Early snow Friday has increased concerns among Boston restaurant owners about a looming end to outdoor dining, something many have been relying on amid the ongoing coronavirus pandemic.
With a lot of empty patios around the City of Boston Friday night -- which saw a record for snowfall in October -- and more likely closing soon, restaurants hope they can still get enough business indoors to stay open.
"I was so sad," Alex Morris, of the Barking Crab, said of the snow. "It’s too early."
Morris is now wondering whether her customers will keep coming to her restaurant in Boston's Seaport District where seating in a seasonal tent will be a permanent fixture until further notice.
"We’ve made some kind of weather-proofing adjustments and kind of battening it down to keep people toasty warm and extend the summer vibe until as long as we can," she said.
But not everyone can give such a hopeful forecast for the winter season.
"I always get so emotional about this," said Heather Lynch of the Black Lamb.
Lynch expects her South End spot will lose 60-percent of its customers once cold weather closes their patio, costing them business and possibly employees.

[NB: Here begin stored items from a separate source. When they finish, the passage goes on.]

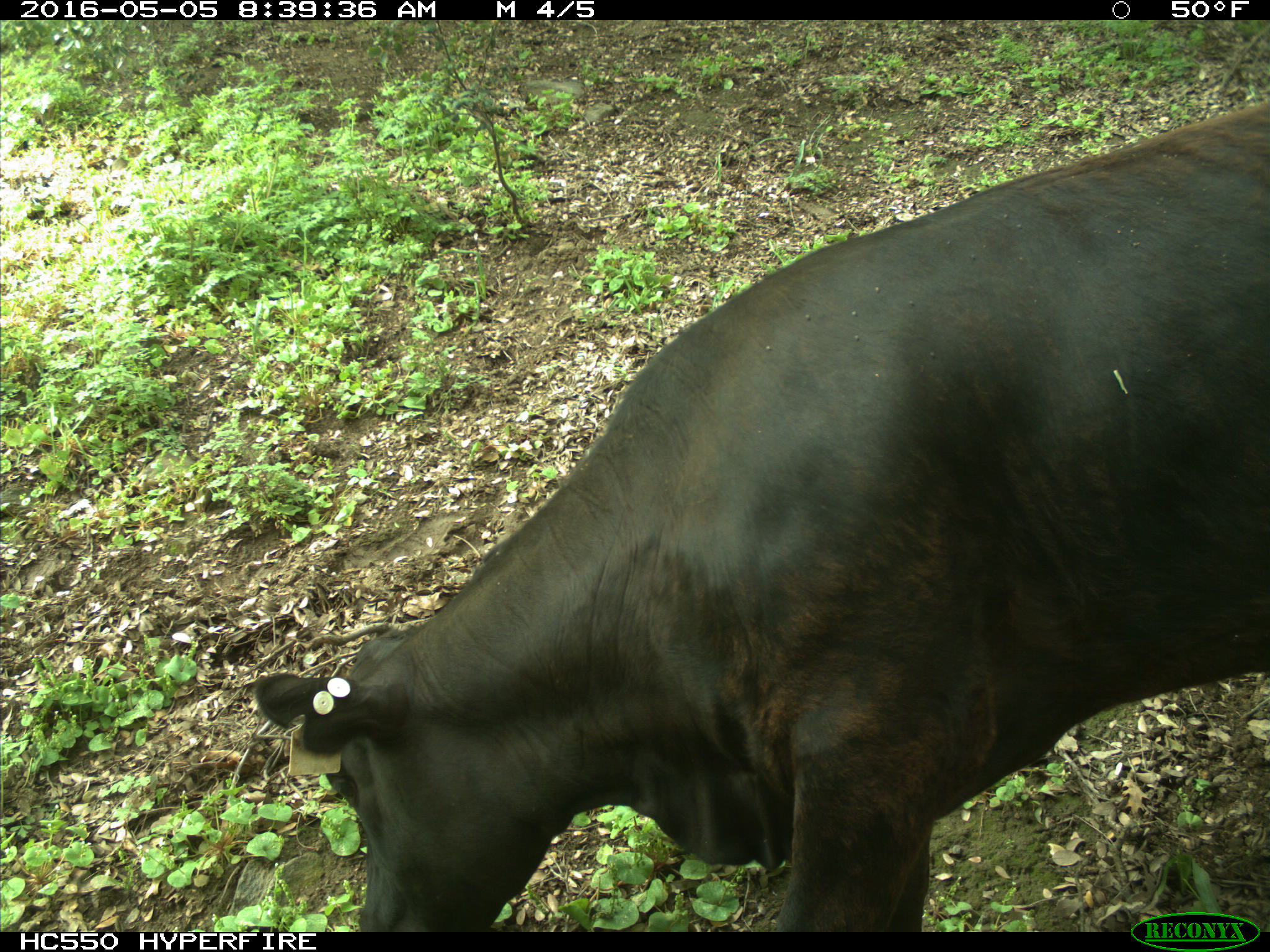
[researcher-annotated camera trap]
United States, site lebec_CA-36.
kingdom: Animalia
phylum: Chordata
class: Mammalia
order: Artiodactyla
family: Bovidae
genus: Bos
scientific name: Bos taurus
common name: domestic cow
Bos taurus (domestic cow).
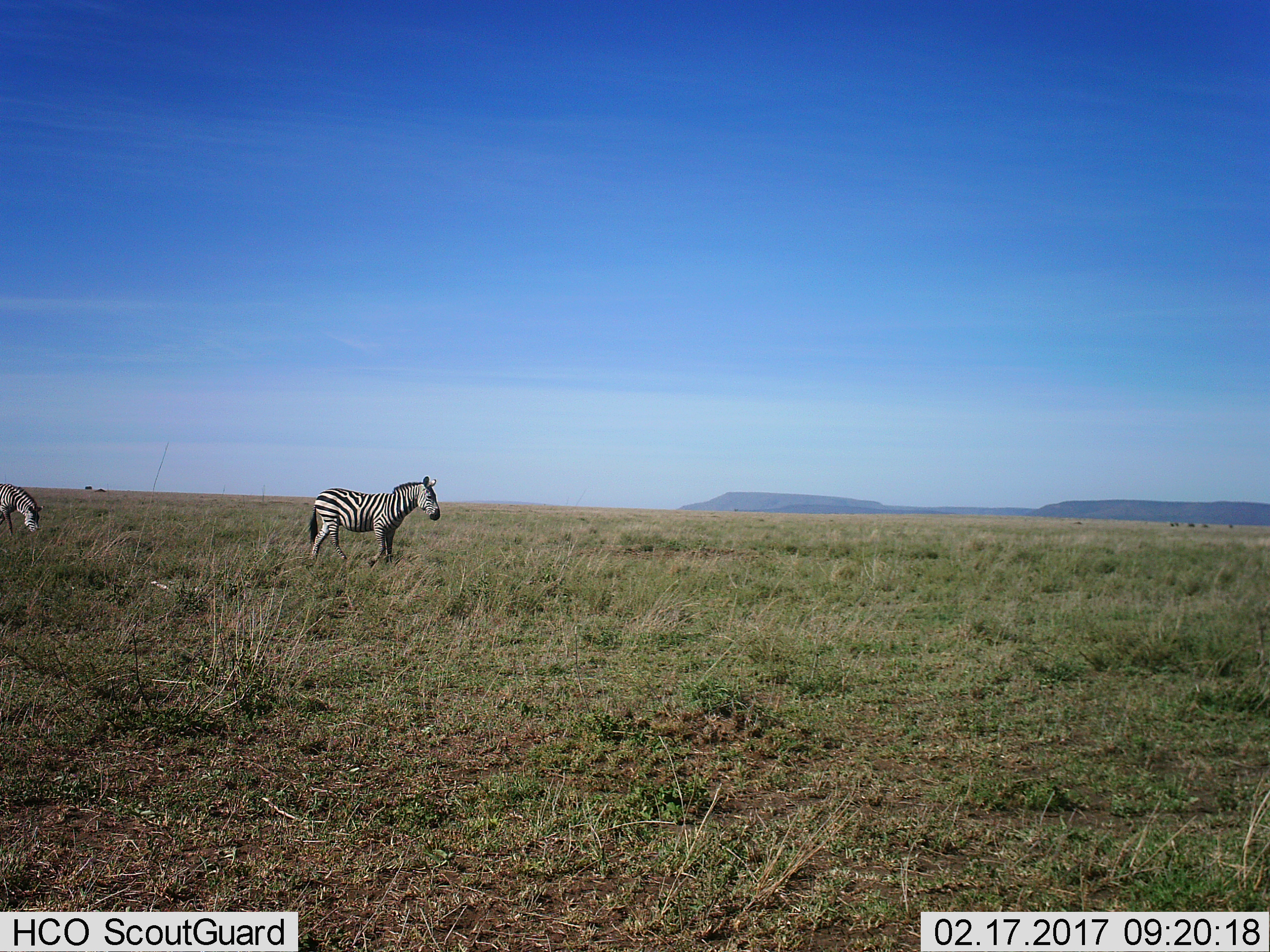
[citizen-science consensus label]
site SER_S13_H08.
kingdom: Animalia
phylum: Chordata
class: Mammalia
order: Perissodactyla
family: Equidae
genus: Equus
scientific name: Equus quagga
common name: plains zebra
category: zebraplains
Zebraplains (plains zebra) (Equus quagga), count 2. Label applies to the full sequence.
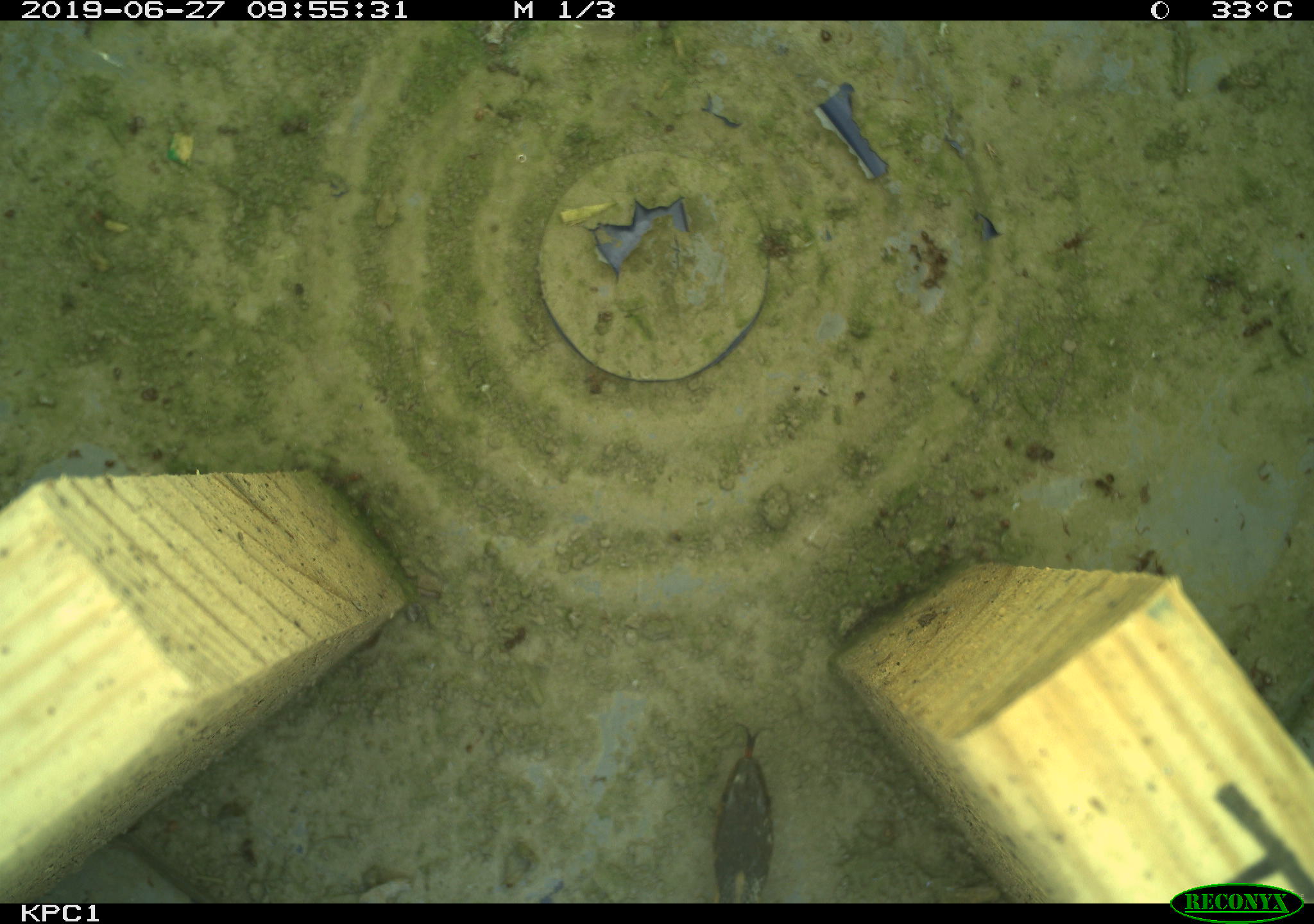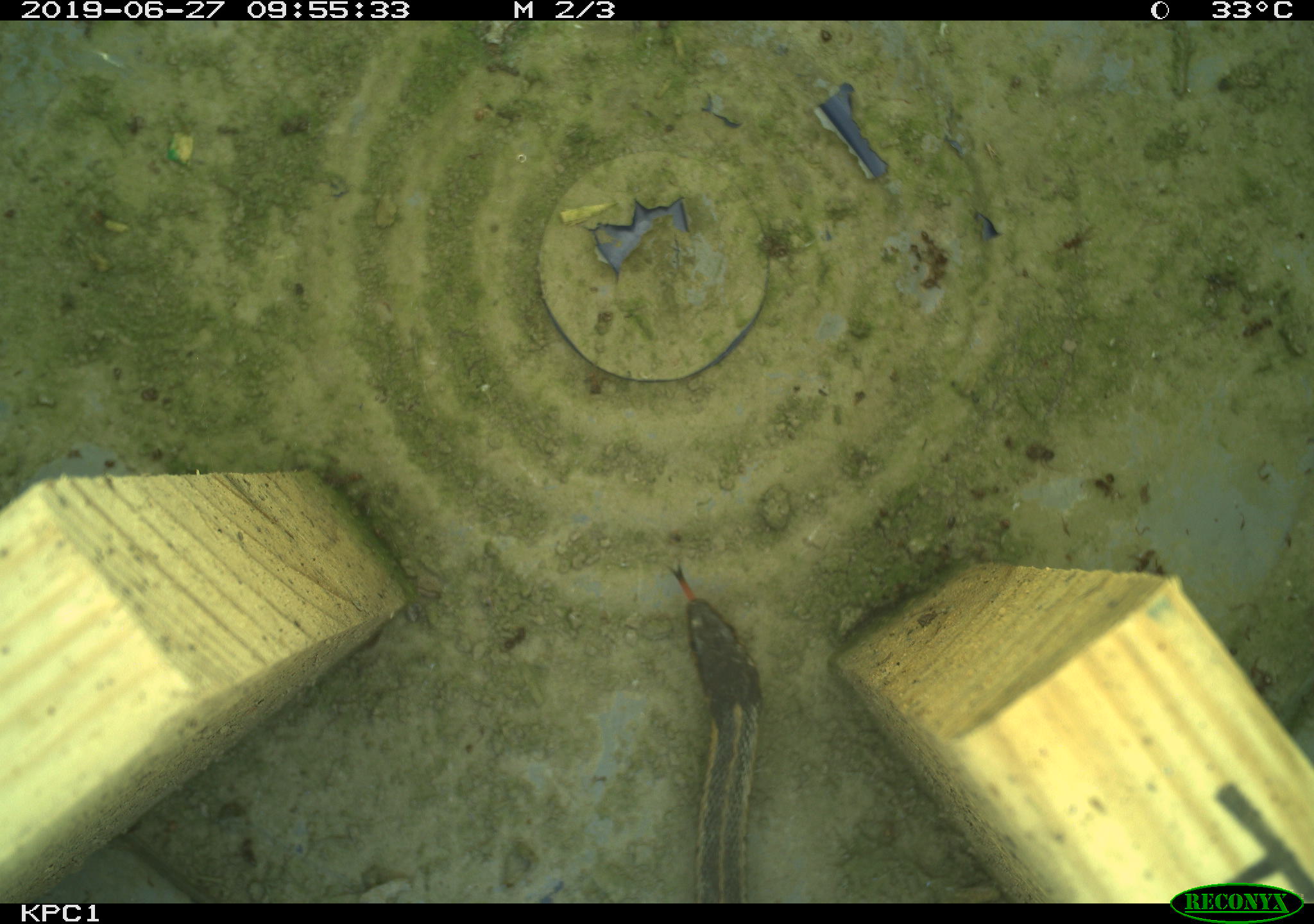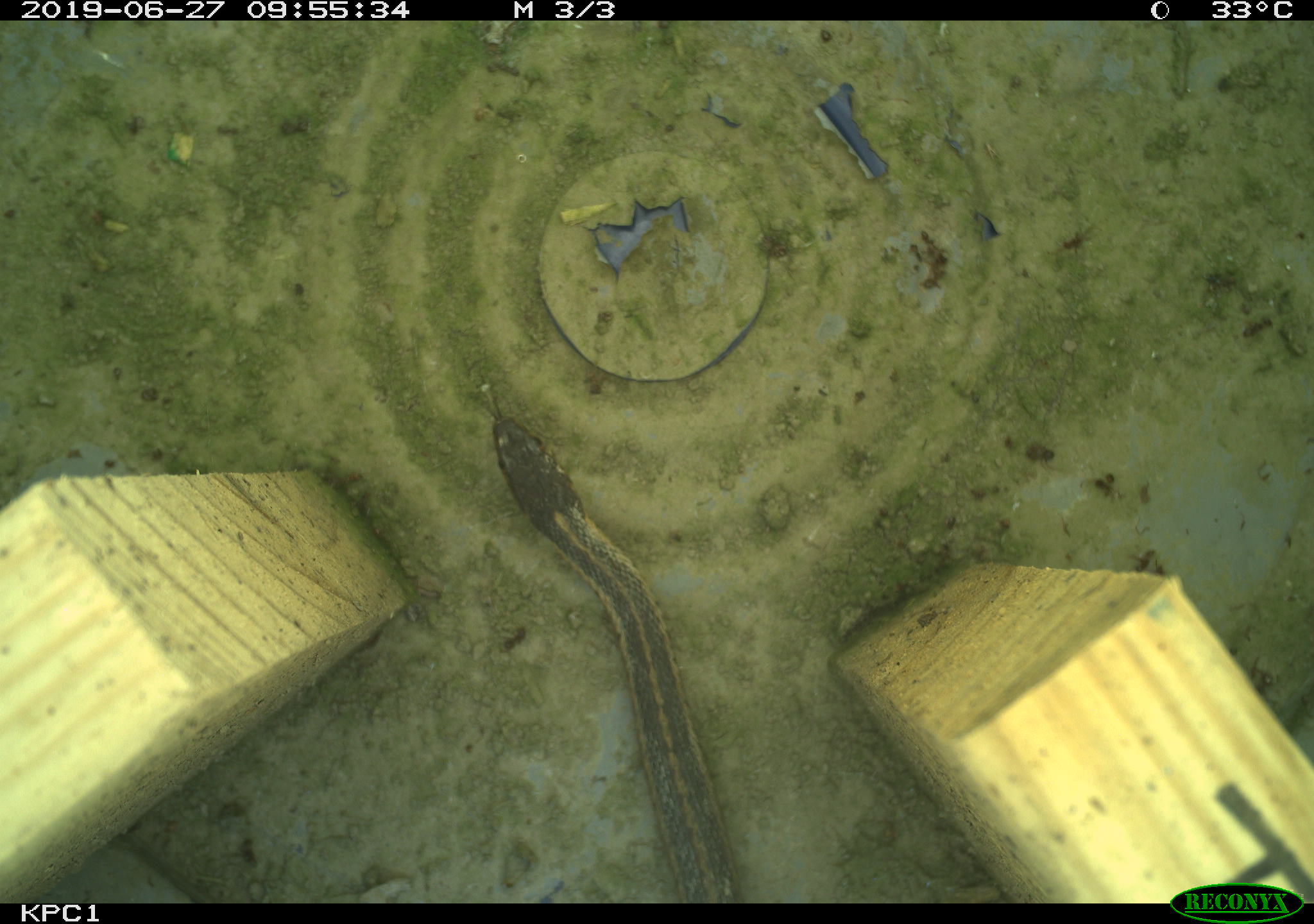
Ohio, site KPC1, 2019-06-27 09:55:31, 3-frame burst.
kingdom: Animalia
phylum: Chordata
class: Reptilia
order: Squamata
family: Colubridae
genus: Thamnophis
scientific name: Thamnophis sirtalis sirtalis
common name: eastern gartersnake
Eastern gartersnake (Thamnophis sirtalis sirtalis).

"You know my job is to take care of the people that work for us, and I can’t do my job so it's really challenging and we just really need some federal support," Lynch said.
But until federal funding is available to these restaurants, Mare Oyster Bar owner Frank DePasquale says they'll take it day by day.
"We're here and we're ready for the challenge," DePasquale said.
Meanwhile, restaurant owners are finding ways to keep warm and avoid closing in hopes they can keep serving customers for seasons to come.
"It’s scary times for hospitality overall but I think people will pull together and we will come out on the other side," Morris said.